Le concert (de
rock) ne commence jamais ; les plus longs morceaux, entre leur annonce
et les applaudissements qui le clôturent, ne durent que la resonance
d'une note. "This is called Heroin" suffit à déclencher
parfois un tonnerre d'applaudissements totalement improbables en début
de morceau vis à vis d'un public (du moins pour le concert
de 66) majoritairement non familier avec la musique du groupe. La
détermination du public ne decroît pas le concert avançant
et il n'a de cesse d'exprimer plus ou moins bruyamment sa satisfaction.
Ici il ne se passe rien de ce que ce même public attend et reçoit,
on peut cependant écouter ses humeurs ainsi que celles du groupe,
dans les limites de ce que chacun peut / veut bien faire entendre
: les tics d'annonce, les blagues texanes de Lou Reed, les incessants
solos-préchauffages à bas volume de Sterling Morrison,
l'anglais titubant de Nico, les réactions identiques de publics
différents, etc...
Le fait que le Velvet ait été un groupe de scène
très efficace augmente l'intérêt (et donc la diffusion)
que l'on peut porter à leurs bootlegs, ultimes preuves d'une
énergie par définition éphémère
et dont la forme n'est pas renouvelable. C'est un medium conçu
par et pour les fans de rock, une attitude documentaire (parfois commerciale)
d'une certaine manière illégale mais poursuivant pourtant
la logique de subversion souterraine de certains des groupes qu'elle
concerne directement. Elle reste en tous cas la plupart du temps invisible
et imprévisible par les musiciens, à l'opposé
de l'enregistrement live officiel. Il s'agit pour les bootlegs d'une
trace, d'une marque temporelle qui témoigne de la tentative
de capture / appropriation d'un moment jugé important par son
enregistreur et/ou l'auditeur du bootleg (l'un est souvent l'autre
également). Capturer est la volonté principale qui préside
à tout enregistrement, mais dans un cadre de musique rock,
la capture peut s'opérer de la scéne comme de la salle
sans que l'autre partie soit forcément prévenue, ni
même s'en aperçoive à un moment ou un autre. Tout
le monde à intérêt à cacher son micro :
le groupe pour préserver l'authenticité des réactions
de son public, les bootleggers pour la même raison en sens inverse
(et éviter la confiscation de l'appareil, voire pire).
Le relatif amateurisme des fans agit sur l'enregistrement et l'édition
pirate de la même manière que le professionnalisme des
techniciens sur les lives officiels, il marque et individualise ces
témoignages sonores. A contrario si la technique accomplie
des professionnels est au service de desideratas particuliers (qui
émanent des musiciens, du producteur ou de l'ingénieur)

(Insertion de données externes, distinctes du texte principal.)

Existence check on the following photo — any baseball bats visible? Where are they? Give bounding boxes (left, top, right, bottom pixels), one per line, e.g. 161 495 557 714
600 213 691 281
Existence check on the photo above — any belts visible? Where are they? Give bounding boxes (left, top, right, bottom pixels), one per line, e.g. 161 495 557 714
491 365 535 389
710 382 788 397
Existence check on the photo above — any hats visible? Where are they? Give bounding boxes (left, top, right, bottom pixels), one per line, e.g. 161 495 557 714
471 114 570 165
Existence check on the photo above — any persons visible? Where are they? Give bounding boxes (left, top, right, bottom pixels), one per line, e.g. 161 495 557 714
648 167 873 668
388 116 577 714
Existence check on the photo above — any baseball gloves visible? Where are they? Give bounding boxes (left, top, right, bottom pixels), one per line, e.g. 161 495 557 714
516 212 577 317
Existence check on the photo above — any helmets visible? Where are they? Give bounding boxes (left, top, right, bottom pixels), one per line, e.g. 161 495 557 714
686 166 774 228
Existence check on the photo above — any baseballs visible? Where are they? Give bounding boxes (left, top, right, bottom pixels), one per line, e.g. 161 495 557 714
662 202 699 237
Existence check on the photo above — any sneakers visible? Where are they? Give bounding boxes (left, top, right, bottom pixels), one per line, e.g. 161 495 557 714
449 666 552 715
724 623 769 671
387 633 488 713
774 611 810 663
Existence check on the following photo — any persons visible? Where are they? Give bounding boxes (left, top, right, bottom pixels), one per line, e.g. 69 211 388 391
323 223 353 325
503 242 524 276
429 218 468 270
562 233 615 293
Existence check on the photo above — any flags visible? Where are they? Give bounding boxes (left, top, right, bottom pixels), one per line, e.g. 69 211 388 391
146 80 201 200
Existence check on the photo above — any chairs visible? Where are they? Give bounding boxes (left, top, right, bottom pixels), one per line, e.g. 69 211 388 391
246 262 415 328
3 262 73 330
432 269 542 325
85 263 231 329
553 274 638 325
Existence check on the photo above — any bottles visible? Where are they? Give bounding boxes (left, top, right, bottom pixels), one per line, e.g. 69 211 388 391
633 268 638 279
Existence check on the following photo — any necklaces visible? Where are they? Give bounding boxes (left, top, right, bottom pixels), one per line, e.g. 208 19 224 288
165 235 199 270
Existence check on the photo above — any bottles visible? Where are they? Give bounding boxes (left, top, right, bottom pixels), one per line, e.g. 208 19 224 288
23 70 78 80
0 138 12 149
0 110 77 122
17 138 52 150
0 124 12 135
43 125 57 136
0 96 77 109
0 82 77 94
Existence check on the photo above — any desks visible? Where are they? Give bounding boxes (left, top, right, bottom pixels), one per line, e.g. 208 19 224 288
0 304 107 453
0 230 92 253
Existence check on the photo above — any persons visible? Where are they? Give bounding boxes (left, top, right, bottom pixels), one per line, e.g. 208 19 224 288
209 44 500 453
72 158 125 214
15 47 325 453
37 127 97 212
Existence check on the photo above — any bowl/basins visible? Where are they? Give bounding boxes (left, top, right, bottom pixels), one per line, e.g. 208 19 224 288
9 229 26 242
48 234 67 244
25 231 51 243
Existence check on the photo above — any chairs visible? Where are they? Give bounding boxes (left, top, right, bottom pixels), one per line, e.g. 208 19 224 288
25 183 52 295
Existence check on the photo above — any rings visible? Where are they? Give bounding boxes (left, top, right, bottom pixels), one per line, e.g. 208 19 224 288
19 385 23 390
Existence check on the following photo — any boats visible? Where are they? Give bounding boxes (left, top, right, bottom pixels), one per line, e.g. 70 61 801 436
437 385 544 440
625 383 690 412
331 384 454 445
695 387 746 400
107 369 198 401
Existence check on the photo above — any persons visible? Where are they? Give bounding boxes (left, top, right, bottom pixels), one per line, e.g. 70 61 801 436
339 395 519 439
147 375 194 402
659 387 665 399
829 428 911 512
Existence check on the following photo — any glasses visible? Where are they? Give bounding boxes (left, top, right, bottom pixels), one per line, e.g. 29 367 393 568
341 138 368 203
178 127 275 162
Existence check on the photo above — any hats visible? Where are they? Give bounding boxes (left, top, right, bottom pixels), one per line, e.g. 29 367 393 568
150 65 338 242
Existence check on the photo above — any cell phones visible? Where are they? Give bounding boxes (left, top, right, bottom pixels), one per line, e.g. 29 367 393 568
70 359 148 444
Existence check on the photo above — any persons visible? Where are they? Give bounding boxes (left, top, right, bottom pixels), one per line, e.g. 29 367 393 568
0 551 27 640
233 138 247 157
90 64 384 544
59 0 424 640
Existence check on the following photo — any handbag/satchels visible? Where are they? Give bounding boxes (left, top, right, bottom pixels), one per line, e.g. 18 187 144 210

et manifeste une certaine efficacité dans la réalisation
de ceux-ci, l'amateur sait très bien qu'il n'atteindra pas
cette efficacité technique pour son enregistrement. S'il n'obtient
pas une qualité sonore de premier choix, il n'empêche
qu'il enregistre une musique unique (du moins sensée l'être
d'où l'interdiction dans certains cas), il duplique et tente
de sauvegarder en temps réel l'instant qu'il vit. La satisfaction
en sortant de la salle est double, il a vu et entendu un concert qu'il
va pouvoir réentendre et associer aux moments qu'il a vecu
dans la salle.
Même s'il n'a qu'une carte postale un peu jaunie, c'est un témoignage
personnel et des points clés qui distinguent cet enregistrement
des autres réalisés dans des conditions similaires.
Souvent c'est entre les morceaux que l'on trouve ces instants de communication
particuliers, discrets, quelquefois maladroits, qui offrent au spectateur,
en plus de la vue, la parole, parfois le dialogue, choses qui sont
absentes du disque qu'il a écouté chez lui. Certains
bootlegs sont célèbres pour "leurs" versions
de telle ou telle chanson, d'autres pour des traces d'événements
inattendus, comiques, bizarres et symptomatiques de la mentalité
du groupe ou du moins de l'image qu'il en donne ("If it's too
loud, move back..." - Valleydale Ballroom), de l'entente ou mésentente
entre les membres et plus généralement de moments de
vie commune, formatés par l'espace scénique mais propres
au microcosme d'une formation rock singulière.